If you’re hearing the sounds of grinding and gnashing from your child’s bedroom, you might be hearing the sounds of bruxism. Bruxism is the technical term for teeth grinding, and is fairly common in children. Kids tend to outgrow this habit, but parents should be aware of it and help prevent it so it does not last into adulthood.
There are many possible causes of bruxism, and experts can’t pinpoint just one. Stress can be a major cause of teeth grinding and jaw clenching. Tests at school, moving to a new town, or a death in the family are all stressful situations that can cause bruxism. Your child may also be dealing with physical stress, such as an earache or other pain. Children sometimes deal with this physical pain by grinding and clenching for relief. Hyperactive children are also prone to grinding their teeth. The best way to determine the cause of bruxism is to consider your personal situation and talk with your healthcare provider.
Most importantly, bruxism should not be ignored. There are several issues that can arise when teeth grinding goes untreated.
- Wearing down tooth enamel. Bruxism can cause the enamel of the tooth to erode. While the use of fluoride can help to strengthen enamel, this ingredient works better when it isn’t fixing problems caused by tooth grinding.
- Increased sensitivity. When tooth enamel wears down, teeth become more sensitive. This can cause pain when eating hot and cold foods unpleasant, and create further problems if your child is a picky eater.
- Facial pain. Grinding teeth every night can cause the muscles in your child’s face and jaw to ache during the day.
- Chipped teeth. If the bruxism is severe, your child could chip a tooth. This has the potential to cause embarrassment for your child, or permanent damage to an adult tooth. It could also mean a large dental bill for you if your child needs a pediatric dental crown or even tooth replacement.
- Damaging dental crowns. Teeth grinding can lead to damaging of dental crowns. Stainless steel crowns have been known to crack and splinter, and Zirconia crowns can also crack and/or shatter. However, there is a pediatric dental crown that is rated above all others on the market. ;)
It’s important to help your child stop his or her bruxism to avoid these potential issues. Ending tooth grinding early means healthier teeth now and better dental habits for the future. Here are some tips to curb child bruxism.

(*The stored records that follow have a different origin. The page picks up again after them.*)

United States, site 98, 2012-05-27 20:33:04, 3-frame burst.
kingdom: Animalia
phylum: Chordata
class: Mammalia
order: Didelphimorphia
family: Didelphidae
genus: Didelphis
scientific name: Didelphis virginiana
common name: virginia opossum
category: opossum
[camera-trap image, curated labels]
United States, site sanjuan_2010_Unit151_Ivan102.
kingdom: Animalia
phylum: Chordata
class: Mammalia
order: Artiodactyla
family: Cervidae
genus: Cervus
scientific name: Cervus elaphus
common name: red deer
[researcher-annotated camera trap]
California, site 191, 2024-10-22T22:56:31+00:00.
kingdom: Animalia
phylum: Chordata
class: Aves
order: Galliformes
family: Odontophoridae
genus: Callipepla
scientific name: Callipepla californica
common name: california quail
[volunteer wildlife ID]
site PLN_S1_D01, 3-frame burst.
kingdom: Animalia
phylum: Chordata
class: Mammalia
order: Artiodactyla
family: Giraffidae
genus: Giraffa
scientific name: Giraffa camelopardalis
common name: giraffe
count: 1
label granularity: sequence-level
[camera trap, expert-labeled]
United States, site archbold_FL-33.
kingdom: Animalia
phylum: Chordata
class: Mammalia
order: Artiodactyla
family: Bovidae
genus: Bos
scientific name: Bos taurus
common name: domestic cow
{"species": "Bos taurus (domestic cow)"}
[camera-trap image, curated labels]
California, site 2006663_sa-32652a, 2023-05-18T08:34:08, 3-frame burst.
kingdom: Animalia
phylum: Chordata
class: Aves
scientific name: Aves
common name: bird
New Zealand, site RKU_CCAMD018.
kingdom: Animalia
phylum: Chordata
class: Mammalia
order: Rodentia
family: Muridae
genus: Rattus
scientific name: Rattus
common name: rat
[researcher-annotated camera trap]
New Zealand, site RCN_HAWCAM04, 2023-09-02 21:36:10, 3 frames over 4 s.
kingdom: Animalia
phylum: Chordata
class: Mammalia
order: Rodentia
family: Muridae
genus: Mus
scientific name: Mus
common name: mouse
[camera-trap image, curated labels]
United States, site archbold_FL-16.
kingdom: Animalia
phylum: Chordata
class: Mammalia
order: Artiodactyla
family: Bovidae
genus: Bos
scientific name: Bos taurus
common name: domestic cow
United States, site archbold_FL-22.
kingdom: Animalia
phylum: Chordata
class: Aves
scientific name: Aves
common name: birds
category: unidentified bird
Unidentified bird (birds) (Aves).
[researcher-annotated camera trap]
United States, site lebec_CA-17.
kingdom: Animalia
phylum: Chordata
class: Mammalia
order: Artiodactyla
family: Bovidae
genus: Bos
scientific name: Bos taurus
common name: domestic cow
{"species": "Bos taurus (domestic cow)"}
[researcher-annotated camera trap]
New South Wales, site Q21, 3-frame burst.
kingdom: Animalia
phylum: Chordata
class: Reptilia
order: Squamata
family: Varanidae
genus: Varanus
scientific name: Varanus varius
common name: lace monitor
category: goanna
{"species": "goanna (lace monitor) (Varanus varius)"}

- Develop a calming nighttime routine. If you believe the bruxism is stress related, helping your child relax at night can help end the habit. A warm bath, reading stories, or playing music before bed are all great strategies. It’s important to keep bedtime the same every night.
- Avoid “hyper” foods. Consuming sugar and caffeine right before bed can elevate your child’s heart rate, keep them awake, and cause tooth grinding.
- Talk it out. If your child or family is dealing with something personal and stressful, talking through the problem can help. It might be best to address it during the day, so the anxiety doesn’t keep your child awake at night. When it’s time for bed, reassure your child that the stressful situation will pass.
- Consider a night guard. Talk to your child’s dentist about the bruxism. If you are having trouble stopping the habit, or the tooth grinding is beginning to cause damage, your dentist may recommend a mouth guard at night. This is similar to a mouth guard worn for sports, and helps to prevent bruxism. Wearing the guard can take time to get used to, but it can help end the habit quickly and prevent further damage.
- Talk to your doctor. If you believe the bruxism is caused by more serious medical or behavioral issues, it’s time to see a pediatrician. Your family doctor will be able to evaluate your child, and find the root cause of the bruxism. Some children are dealing with an earache, while others may be dealing with ADHD. Every child is different and deserves the personal attention of a medical professional.
Whatever the cause of your child’s bruxism, rest assured it can be treated. Start by developing relaxing nighttime habits, and see what kind of improvements that makes. Always talk to your dentist about any concerns or questions you have. Your child’s smile deserves the best!